I am reviewing a BI1 and have a another call that I am planning on deleting, thymidylate kinase. The call has been made based on a blast hit to several other phages, but I can't find any other evidence that it really is thymidylate kinase.

If this were one of our phages, I would call it NKF for sure, but wanted to get a second opinion since it is the first one I am reviewing externally.

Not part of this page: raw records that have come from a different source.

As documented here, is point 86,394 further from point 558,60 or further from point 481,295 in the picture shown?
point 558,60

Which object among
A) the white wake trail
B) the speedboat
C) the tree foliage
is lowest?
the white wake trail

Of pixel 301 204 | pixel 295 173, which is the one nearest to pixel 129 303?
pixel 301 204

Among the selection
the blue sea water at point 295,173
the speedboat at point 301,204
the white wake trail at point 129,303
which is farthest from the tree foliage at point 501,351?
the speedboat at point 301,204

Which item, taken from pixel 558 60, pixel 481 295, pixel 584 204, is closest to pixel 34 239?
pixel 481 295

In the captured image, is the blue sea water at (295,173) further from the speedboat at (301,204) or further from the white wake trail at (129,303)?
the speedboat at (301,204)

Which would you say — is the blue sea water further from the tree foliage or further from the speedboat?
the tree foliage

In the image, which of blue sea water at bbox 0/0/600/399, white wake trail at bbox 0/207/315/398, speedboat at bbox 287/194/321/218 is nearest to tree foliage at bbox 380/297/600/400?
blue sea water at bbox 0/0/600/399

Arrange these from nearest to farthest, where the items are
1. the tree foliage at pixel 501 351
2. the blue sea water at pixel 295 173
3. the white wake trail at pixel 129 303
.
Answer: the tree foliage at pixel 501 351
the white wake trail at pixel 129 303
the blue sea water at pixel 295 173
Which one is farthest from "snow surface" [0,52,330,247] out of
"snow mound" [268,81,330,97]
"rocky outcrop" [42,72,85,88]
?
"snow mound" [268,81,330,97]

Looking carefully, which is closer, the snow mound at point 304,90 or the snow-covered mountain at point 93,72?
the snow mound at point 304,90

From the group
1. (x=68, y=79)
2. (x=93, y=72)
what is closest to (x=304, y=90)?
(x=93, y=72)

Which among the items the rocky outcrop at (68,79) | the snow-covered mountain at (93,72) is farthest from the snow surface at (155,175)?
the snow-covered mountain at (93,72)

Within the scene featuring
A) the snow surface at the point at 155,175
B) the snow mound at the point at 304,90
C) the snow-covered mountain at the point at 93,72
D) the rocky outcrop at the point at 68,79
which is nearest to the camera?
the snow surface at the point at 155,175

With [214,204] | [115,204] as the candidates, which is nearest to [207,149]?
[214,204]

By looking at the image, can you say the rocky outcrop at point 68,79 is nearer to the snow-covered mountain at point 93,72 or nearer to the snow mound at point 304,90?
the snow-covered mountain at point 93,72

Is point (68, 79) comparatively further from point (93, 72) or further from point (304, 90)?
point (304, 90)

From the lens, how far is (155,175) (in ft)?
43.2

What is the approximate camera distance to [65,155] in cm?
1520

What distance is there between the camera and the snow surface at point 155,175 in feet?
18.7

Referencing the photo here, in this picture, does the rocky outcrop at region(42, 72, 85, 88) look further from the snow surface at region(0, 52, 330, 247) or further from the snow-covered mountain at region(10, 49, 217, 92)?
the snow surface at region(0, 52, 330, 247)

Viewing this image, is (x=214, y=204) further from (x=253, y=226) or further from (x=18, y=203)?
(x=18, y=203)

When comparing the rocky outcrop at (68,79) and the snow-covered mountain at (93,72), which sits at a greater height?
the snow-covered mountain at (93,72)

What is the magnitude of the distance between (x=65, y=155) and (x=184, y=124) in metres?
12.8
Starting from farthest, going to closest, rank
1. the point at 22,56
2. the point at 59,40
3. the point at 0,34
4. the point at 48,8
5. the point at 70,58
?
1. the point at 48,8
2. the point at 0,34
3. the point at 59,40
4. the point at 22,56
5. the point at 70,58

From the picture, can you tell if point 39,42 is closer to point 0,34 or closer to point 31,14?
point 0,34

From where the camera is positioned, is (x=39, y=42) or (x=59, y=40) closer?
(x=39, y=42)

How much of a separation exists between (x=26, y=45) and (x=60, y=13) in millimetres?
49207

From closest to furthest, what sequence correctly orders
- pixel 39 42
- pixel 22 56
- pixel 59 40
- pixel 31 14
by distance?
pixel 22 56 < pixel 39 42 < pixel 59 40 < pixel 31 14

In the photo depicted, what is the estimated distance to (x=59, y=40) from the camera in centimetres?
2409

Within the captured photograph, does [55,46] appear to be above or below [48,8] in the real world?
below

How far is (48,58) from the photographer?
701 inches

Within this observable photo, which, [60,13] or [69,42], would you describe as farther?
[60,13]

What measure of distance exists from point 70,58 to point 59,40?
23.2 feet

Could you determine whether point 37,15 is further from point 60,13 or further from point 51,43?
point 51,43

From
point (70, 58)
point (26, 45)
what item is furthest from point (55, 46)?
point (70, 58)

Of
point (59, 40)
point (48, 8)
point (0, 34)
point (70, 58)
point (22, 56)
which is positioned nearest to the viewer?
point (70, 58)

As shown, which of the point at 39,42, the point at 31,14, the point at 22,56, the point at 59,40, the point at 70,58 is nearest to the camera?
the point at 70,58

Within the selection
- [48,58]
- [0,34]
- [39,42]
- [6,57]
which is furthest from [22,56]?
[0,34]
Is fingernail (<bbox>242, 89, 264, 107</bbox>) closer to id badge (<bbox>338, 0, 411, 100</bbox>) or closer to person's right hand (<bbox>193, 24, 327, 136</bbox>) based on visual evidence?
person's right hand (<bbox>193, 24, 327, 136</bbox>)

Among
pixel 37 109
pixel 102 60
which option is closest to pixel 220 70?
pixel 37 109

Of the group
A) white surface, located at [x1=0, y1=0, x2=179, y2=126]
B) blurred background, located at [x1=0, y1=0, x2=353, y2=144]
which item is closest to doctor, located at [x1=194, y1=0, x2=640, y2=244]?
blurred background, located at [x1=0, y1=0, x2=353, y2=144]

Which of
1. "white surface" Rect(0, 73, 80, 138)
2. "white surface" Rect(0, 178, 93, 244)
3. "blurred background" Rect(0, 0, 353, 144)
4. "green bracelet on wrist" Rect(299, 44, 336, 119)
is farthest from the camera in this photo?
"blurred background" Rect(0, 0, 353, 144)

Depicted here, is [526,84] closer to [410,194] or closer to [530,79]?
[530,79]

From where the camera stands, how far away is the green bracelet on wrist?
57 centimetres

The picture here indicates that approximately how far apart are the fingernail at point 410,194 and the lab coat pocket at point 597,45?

Three members of pham 44619 (https://phagesdb.org/phams/44619/) have the call, the rest don't.

The results for the gene are here https://toolkit.tuebingen.mpg.de/#/jobs/Esketit_73a and https://toolkit.tuebingen.mpg.de/#/jobs/Esketit_73b. No hint of a hit other than by blast - https://blast.ncbi.nlm.nih.gov/Blast.cgi?CMD=Get&RID=DEW588MA015. I think they are questionable hits.

But the approved functions list uses Erdmann_94 as the example of the call, which is pham 46029 - https://phagesdb.org/phams/46029/, and has been changed to thymidylate synthase and is mostly filled with ThyX, etc.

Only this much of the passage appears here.